Tensors come in handy when developing ML systems, because they allow you to process large quantities of multi-dimensional data. For example, and image can be defined using three features: hight, width, and color(depth). If you are trying to process images in a NN, like I am, a tensor allows those features to be considered.
Keras is the high-level API used by TensorFlow that provides a Python interface for NNs. To get started with TensorFlow I used Google Colab, which allows you to write and execute python in your browser. Colab is especially useful for people like myself, who work from a small laptop that wouldn’t be able to handle the compute power required when working with DNNs.
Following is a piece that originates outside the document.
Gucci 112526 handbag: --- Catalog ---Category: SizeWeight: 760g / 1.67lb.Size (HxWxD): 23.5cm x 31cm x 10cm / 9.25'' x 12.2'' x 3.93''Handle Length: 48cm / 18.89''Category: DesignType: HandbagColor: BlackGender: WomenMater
Neural Net with TensorFlow-Example
The first NN that I created using TensorFlow is basically the “Hello World” of NNs. It is a pretty common example you’ll see if you research TensorFlow tutorials. Using the MNIST handwritten digit database, I trained a NN to recognize images of numbers using Python:
First I imported tensorflow, keras, layers (to create the layers of the NN), and the MNSIT dataset:
<code>import tensorflow as tf
from tensorflow import keras
from tensorflow.keras import layers
from tensorflow.keras.datasets import mnist</code>
Then, I divided the MNIST dataset into training data and testing data, to test/train the NN respectively. Notice that the data is split into x and y values, like a graph. When categorizing an image ML algorithms will view data in a 3- D space and will draw lines between like data points clustered together (hyperplanes) to classify them. Therefore, we need to work with data in that type of space. Since I was working with images I reshaped them to ensure they were all the same size, 28 pixels x 28 pixels, and normalized the data by dividing by 255.
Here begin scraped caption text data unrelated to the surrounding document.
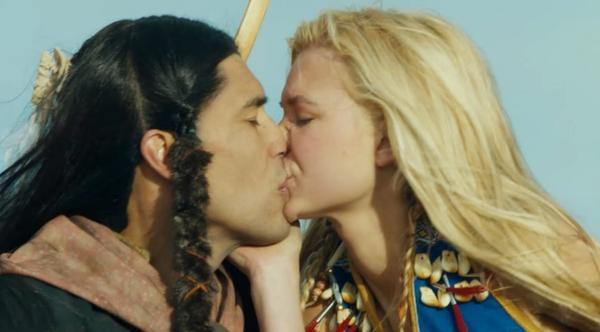 Elsa Dutton Gets Married In New Episode Of “1883”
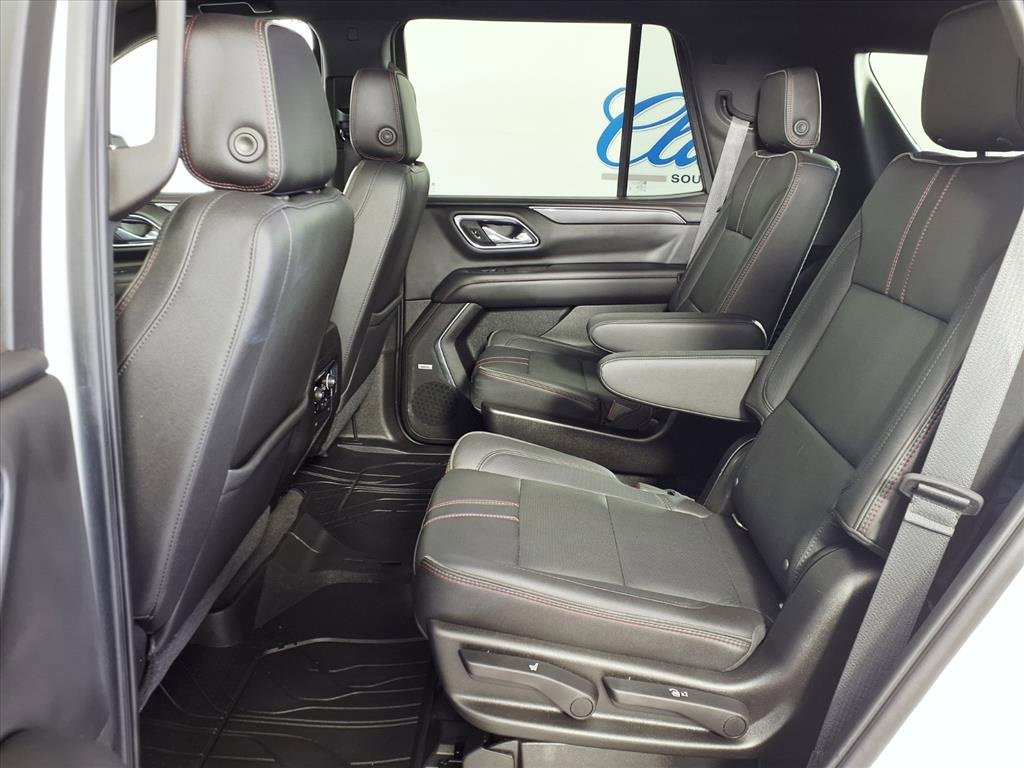 2021 Chevrolet Tahoe RST photo 15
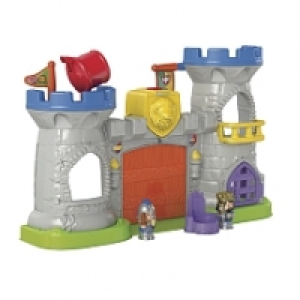 Fisher Price - Little People - Mighty Kings Castle 20.00&nbsp;&euro;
<code>(x_train, y_train), (x_test, y_test) = mnist.load_data()
x_train = x_train.reshape(-1, 28 * 28).astype("float32") / 255.0
x_test = x_test.reshape(-1, 28 * 28).astype("float32") / 255.0</code>
Next I defined the NN to use. Utilizing Keras, I chose a sequential model that is useful when each layer has one input tensor and one output tensor. Sequential models are most likely not the best to classify images, but for the sake of this example it was a simple model to use. To add layers to the NN, I used model.add() and first defined the number of neurons and then the activation function for each layer. I used the relu, or Rectified Linear Unit, activation function which is efficient and allows for backpropogation. Below, line two is the input layer, lines 3-4 are the hidden layers, and line 5 is the output layer.
<code>model = keras.Sequential()
model.add(keras.Input(shape=(784)))
model.add(layers.Dense(512, activation="relu"))
model.add(layers.Dense(256, activation="relu", name="my_layer"))
model.add(layers.Dense(10))</code>
I then specified the training configuration. I defined the loss function, which calculates the error of the NN. I chose the Sparce Categorical Crossentropy (SCCE) loss function, which means that each sample can belong to only one class. I also used the Adam (Adaptive Momentum Estimation) optimizer, which works to find learning rates for each parameter to make the NN more efficient. To track the accuracy of the NN as it learns, I added an accuracy metric.
<code>model.compile(
loss=keras.losses.SparseCategoricalCrossentropy(from_logits=False),
optimizer=keras.optimizers.Adam(lr=0.001),
metrics=["accuracy"],
)</code>
I used the model.fit() and model.evaluate() APIs built into TensorFlow to test and train my NN. model.fit() trained my model by slicing data into batches and iterating over the entire dataset for a set number of repetitions, called epochs. model.evaluate() tested the model using my testing data. The verbose option provided output to my screen as the script ran.
<code>model.fit(x_train, y_train, batch_size=32, epochs=5, verbose=2)
model.evaluate(x_test, y_test, batch_size=32, verbose=2)</code>
Adding more epochs, changing the size and number of layers, and editing the training configuration will help improve the performance of this NN. After this basic NN, working with larger datasets and DNNs is the next step.